* BEGIN The records *
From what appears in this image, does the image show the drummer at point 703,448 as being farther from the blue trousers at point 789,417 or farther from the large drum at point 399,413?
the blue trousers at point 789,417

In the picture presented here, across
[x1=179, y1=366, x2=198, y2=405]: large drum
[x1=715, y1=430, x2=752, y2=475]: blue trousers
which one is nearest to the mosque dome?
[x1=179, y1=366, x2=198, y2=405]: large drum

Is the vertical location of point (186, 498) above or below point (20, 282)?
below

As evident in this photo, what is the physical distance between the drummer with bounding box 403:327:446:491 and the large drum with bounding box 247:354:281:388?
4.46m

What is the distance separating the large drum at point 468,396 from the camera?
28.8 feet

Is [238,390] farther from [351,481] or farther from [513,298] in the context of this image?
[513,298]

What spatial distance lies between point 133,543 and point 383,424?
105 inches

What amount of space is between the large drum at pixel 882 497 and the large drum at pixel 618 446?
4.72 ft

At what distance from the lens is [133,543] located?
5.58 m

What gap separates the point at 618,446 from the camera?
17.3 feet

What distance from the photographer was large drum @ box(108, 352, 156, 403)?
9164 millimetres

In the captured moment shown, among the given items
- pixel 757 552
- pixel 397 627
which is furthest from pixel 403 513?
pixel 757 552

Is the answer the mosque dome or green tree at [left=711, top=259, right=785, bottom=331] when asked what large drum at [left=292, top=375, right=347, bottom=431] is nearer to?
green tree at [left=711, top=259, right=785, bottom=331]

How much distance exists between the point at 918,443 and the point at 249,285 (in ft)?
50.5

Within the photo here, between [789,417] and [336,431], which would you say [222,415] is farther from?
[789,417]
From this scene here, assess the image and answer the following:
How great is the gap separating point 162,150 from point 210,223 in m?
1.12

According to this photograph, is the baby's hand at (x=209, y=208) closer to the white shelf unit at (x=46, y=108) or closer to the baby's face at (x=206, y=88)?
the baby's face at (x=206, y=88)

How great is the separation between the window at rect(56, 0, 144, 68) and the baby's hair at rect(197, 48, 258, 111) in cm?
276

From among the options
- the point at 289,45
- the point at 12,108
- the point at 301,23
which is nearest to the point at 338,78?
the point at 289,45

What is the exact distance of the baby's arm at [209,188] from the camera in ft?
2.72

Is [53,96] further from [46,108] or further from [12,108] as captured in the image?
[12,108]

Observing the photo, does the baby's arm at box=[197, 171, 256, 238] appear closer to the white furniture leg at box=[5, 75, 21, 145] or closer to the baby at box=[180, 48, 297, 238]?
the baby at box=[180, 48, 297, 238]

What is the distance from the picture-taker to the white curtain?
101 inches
* END The records *
- _Direction_: Copy all of the lines above without changing a single character.

- _Solution_:
From what appears in this image, does the image show the drummer at point 703,448 as being farther from the blue trousers at point 789,417 or farther from the large drum at point 399,413?
the blue trousers at point 789,417

In the picture presented here, across
[x1=179, y1=366, x2=198, y2=405]: large drum
[x1=715, y1=430, x2=752, y2=475]: blue trousers
which one is nearest to the mosque dome?
[x1=179, y1=366, x2=198, y2=405]: large drum

Is the vertical location of point (186, 498) above or below point (20, 282)?
below

As evident in this photo, what is the physical distance between the drummer with bounding box 403:327:446:491 and the large drum with bounding box 247:354:281:388?
4.46m

What is the distance separating the large drum at point 468,396 from the camera?
28.8 feet

Is [238,390] farther from [351,481] or farther from [513,298] in the context of this image?
[513,298]

What spatial distance lies between point 133,543 and point 383,424?
105 inches

What amount of space is between the large drum at pixel 882 497 and the large drum at pixel 618 446?
4.72 ft

At what distance from the lens is [133,543] located?
5.58 m

What gap separates the point at 618,446 from the camera?
17.3 feet

What distance from the photographer was large drum @ box(108, 352, 156, 403)?
9164 millimetres

In the captured moment shown, among the given items
- pixel 757 552
- pixel 397 627
which is furthest from pixel 403 513?
pixel 757 552

Is the answer the mosque dome or green tree at [left=711, top=259, right=785, bottom=331] when asked what large drum at [left=292, top=375, right=347, bottom=431] is nearer to?
green tree at [left=711, top=259, right=785, bottom=331]

How much distance exists between the point at 918,443 and the point at 249,285 (in ft)?
50.5

Within the photo here, between [789,417] and [336,431], which would you say [222,415] is farther from?
[789,417]
From this scene here, assess the image and answer the following:
How great is the gap separating point 162,150 from point 210,223 in m?
1.12

According to this photograph, is the baby's hand at (x=209, y=208) closer to the white shelf unit at (x=46, y=108) or closer to the baby's face at (x=206, y=88)?
the baby's face at (x=206, y=88)

How great is the separation between the window at rect(56, 0, 144, 68) and the baby's hair at rect(197, 48, 258, 111) in cm?
276

From among the options
- the point at 289,45
- the point at 12,108
- the point at 301,23
which is nearest to the point at 338,78?
the point at 289,45

What is the exact distance of the baby's arm at [209,188] from the camera in ft?
2.72

Is [53,96] further from [46,108] or further from [12,108] as captured in the image?
[12,108]

Observing the photo, does the baby's arm at box=[197, 171, 256, 238] appear closer to the white furniture leg at box=[5, 75, 21, 145] or closer to the baby at box=[180, 48, 297, 238]?
the baby at box=[180, 48, 297, 238]

What is the distance from the picture-taker to the white curtain?
101 inches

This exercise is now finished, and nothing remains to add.